The country earlier this month set a GDP growth target of around 5 percent for 2023. IMF Managing Director Kristalina Georgieva said at the recently concluded China Development Forum 2023 that analysis shows that a 1-percentage-point increase in China's GDP growth leads to a 0.3-percentage-point increase in growth in other Asian economies.
Years of expansion in China have made foreign companies not only observers of the Chinese economy, but also active participants in the stellar development of the second-largest economy in the world.
Vice President and General Manager of Honeywell Performance Materials and Technologies Asia Pacific Henry Liu said China has become the company's biggest growth market and one of its major research and development centers and manufacturing bases globally.
"Honeywell is fully confident about our sustained growth prospect in China, thanks to the country's sound industrial system, super-large market, improving business environment and solid fundamentals," Liu said.
De Felip also recognized that China has become and will remain one of the most important strategic markets for Ferrero.
In the past decade, China's contribution to world economic growth has exceeded 30 percent on average, and this year, the figure will surpass that of 2022, according to Han Wenxiu, executive deputy director of the office of the Central Committee for Financial and Economic Affairs.
Against the global backdrop of still-high inflation, weakened demand, financial turmoil and other challenges, multinationals doubled down on expanding footprints in China, casting votes of confidence in the bullish growth of the Chinese market.
In 2022, Honeywell announced its cooperation with Zhejiang Jiaao Enprotech Stock Co Ltd to build a sustainable aviation fuel production facility in the city of Lianyungang in the eastern Jiangsu province.
The new facility, which is expected to be completed in 2024, produces sustainable aviation fuel with used cooking oils and animal fats as feedstocks.
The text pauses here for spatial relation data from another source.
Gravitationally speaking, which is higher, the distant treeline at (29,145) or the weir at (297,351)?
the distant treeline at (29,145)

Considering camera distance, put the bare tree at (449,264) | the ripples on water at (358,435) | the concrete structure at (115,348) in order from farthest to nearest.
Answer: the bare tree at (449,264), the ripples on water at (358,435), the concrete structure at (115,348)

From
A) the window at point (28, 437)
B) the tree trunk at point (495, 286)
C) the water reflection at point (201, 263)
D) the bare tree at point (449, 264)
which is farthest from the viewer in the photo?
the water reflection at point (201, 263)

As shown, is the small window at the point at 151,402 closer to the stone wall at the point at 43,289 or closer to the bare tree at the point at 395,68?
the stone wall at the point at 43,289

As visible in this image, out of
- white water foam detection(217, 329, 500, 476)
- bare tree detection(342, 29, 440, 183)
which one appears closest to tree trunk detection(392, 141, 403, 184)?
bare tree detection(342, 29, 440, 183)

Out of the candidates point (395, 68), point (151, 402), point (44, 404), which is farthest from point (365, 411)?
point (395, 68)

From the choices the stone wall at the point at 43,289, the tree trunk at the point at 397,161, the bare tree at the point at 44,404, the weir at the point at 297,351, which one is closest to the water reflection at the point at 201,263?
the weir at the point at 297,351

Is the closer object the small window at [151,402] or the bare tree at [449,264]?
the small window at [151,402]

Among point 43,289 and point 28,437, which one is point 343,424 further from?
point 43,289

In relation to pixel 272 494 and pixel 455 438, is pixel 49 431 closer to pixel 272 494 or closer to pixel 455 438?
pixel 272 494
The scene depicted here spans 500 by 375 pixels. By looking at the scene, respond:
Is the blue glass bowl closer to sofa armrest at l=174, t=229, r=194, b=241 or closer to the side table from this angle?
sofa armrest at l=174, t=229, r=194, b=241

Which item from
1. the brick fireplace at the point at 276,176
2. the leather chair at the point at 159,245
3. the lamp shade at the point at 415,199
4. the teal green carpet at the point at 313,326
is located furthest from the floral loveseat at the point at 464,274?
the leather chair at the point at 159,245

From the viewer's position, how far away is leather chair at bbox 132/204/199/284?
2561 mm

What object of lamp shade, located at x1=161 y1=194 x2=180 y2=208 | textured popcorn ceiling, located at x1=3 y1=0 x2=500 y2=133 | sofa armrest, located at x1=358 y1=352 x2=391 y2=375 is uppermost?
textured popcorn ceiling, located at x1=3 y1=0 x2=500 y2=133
It will support China's goal to achieve carbon neutrality by 2060, the company said.
In talking about this cooperation project, Liu indicated that Honeywell is setting its sights on China's growth prospects in digital technology and low-carbon development, which he presumed would bring vast opportunities for the company.
Global chocolate and confectionery giant Ferrero, on the other hand, wishes to tap into the boon of China's consumption uptick.
Data shows that China's consumption emerged as a bright spot of its economic operation in the first two months of 2023, rising 3.5 percent and reversing declines seen in the last three months of 2022, according to the National Bureau of Statistics.
"We are now ready to take this opportunity stemming from the rebound of the Chinese market," De Felip said. He added that Ferrero China has the ambition to double turnover within the next three to five years.